Many crypto natives expressed bearish emotions in private conversations. Some funds dealing with altcoins have liquidated their token positions for more than six months because many project parties treat tokens as "Monopoly game currency," and the issue of "dual profit" from equity and tokens has not been resolved. Some directly stated: You know what the future will look like; the question is how and when, but as someone in the industry, it seems you cannot participate. There is a huge gap between what these institutions are pushing and what you can do.

The Alienation on the Student Side: Penn Blockchain Conference

Not long after DAS ended, I worked with classmates from the club to organize the Penn Blockchain Conference (PBC) in Philadelphia. If the alienation at DAS was "institution vs. crypto natives," then PBC showed me another side of this alienation: "resource quality vs. the interests of the new generation."

The attendees at PBC were also very impressive, including the head of digital assets at Fidelity, the CEO of Strategy (formerly MicroStrategy), ParaFi Capital, Dragonfly, MasterCard, Ribbit Capital, and so on.

However, the larger student population is not very enthusiastic about crypto. Most undergraduates are more interested in AI-related events or in banking; this is an undeniable fact.

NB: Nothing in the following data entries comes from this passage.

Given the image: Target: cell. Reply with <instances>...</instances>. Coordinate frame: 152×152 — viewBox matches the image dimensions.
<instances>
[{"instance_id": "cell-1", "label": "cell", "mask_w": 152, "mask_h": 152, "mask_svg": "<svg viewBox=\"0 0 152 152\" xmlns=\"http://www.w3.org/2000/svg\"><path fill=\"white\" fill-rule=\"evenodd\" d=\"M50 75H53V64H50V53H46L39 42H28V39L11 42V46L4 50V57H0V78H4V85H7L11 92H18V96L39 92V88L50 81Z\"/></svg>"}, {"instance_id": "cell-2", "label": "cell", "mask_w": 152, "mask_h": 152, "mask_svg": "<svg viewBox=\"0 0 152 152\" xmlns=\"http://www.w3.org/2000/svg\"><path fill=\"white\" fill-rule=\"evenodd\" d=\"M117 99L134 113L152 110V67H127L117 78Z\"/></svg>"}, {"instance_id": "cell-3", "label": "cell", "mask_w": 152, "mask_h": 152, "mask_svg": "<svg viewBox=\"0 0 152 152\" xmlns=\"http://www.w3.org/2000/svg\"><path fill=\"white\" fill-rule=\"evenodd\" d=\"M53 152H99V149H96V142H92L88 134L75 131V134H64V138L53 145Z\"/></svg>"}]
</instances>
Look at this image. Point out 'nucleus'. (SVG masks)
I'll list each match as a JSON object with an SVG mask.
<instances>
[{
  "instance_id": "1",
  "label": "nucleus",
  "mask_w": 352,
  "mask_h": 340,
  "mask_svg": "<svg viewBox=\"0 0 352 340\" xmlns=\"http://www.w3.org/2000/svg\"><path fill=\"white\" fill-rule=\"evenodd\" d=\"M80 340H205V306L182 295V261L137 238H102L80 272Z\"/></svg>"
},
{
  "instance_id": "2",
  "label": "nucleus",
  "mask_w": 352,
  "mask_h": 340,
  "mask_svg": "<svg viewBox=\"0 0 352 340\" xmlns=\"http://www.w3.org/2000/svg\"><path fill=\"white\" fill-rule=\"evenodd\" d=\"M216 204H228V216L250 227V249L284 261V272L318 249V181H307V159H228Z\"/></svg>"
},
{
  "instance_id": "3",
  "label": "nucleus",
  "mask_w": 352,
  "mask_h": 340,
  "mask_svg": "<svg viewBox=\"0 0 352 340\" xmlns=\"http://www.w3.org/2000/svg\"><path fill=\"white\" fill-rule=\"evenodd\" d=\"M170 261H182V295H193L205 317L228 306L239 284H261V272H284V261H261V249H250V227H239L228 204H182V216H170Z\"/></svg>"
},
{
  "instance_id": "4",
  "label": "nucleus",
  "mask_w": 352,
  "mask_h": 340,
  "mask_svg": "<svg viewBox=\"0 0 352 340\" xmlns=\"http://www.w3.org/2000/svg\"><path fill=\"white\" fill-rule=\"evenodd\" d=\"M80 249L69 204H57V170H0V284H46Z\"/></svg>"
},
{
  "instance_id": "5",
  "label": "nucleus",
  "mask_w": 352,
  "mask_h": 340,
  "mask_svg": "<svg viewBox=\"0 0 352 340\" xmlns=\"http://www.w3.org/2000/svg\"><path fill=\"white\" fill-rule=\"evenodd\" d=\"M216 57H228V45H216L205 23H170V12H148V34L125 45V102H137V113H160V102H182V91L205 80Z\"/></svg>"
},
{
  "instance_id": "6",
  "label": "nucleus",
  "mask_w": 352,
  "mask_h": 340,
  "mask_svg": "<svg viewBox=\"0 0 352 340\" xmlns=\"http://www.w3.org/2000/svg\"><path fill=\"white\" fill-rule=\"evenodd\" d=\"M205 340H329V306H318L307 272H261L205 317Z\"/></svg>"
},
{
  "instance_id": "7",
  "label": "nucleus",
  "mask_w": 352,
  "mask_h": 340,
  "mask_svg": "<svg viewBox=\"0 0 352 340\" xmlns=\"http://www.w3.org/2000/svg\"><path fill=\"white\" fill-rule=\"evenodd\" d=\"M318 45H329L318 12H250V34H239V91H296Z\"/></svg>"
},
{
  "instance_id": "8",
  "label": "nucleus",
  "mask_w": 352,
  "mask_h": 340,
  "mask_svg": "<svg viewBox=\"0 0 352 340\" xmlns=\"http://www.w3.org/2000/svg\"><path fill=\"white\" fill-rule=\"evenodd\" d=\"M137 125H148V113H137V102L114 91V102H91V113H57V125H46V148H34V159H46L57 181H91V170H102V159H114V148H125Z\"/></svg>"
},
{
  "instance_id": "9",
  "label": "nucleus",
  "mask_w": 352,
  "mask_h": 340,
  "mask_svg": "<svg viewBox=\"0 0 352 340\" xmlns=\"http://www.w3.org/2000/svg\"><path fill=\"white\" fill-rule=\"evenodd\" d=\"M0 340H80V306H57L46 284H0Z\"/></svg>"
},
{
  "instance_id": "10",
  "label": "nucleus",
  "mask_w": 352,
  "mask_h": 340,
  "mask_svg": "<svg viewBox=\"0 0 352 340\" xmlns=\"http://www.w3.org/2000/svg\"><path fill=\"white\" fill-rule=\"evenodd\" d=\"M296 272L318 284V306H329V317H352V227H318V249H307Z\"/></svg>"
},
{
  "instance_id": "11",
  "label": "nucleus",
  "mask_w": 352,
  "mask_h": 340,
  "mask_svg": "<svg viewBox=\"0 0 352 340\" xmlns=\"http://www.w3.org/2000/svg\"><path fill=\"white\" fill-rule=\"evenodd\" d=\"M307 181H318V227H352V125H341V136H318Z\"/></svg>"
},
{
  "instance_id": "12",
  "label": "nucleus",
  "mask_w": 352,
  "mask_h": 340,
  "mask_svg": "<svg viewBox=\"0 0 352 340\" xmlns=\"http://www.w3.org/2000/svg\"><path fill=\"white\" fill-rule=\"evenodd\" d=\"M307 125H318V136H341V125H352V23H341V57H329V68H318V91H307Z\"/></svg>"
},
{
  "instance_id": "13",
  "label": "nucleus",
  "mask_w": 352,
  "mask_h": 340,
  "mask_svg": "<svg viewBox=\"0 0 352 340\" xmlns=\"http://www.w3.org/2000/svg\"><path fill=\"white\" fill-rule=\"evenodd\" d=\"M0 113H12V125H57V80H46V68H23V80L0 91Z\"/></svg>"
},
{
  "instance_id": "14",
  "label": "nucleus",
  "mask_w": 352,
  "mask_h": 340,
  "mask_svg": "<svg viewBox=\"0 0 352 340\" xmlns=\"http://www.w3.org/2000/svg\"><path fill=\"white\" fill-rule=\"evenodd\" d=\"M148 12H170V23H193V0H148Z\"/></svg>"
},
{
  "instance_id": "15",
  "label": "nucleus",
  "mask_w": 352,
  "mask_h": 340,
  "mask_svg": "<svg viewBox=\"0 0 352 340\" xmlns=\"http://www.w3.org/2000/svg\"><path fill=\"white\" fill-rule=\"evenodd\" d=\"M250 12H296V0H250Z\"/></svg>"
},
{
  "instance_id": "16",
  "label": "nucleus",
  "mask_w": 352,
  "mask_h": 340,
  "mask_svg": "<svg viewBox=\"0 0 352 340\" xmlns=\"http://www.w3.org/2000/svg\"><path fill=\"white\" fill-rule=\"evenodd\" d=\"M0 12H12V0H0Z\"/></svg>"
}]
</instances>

However, from another perspective, this is also a signal. The quality of attendees at PBC is rising. Fidelity and Strategy are not coming just to go through the motions. BNB Chain has also started touring U.S. universities, attempting to expand developers and users at the campus level. This indicates that the trend of crypto is becoming more institutionalized and centralized. If you are providing infrastructure that serves institutions, this is actually a bullish signal.

Two Worlds

Standing in New York in the spring of 2026, I see two worlds that are accelerating their division.

In one world, the SEC chair talks about regulatory frameworks on stage, DTCC prepares to move Russell 1000 onto the blockchain, S&P rates Bitcoin loan ABS as investment grade, and Western Union issues a stablecoin on Solana, while traditional banks race to formulate digital asset strategies. The keywords for this world are advancement, implementation, and seizing positions.

In another world, crypto natives are hesitating about whether to switch to AI, students show little interest in blockchain, altcoin liquidity funds are liquidating, and the job market is frozen. The keywords for this world are confusion, contraction, and waiting.

Resources and opportunities in this industry are flooding in at an unprecedented speed, but their flow is highly concentrated: concentrated at the institutional end, concentrated in the hands of very few top-tier individuals.

As a practitioner in the Chinese-speaking region, I want to say: do not let short-term market emotions and AI narratives obscure your vision. This industry is undergoing a profound structural transformation, and the logic driven by institution, compliance, and infrastructure is taking over. The divide between these two worlds will likely persist for a considerable time.

Author Note: This article is based on the author's on-site records and exchanges at the Digital Asset Summit in New York in March 2026 and the Penn Blockchain Conference in Philadelphia. The project information and market views mentioned herein are for reference only and do not constitute investment advice.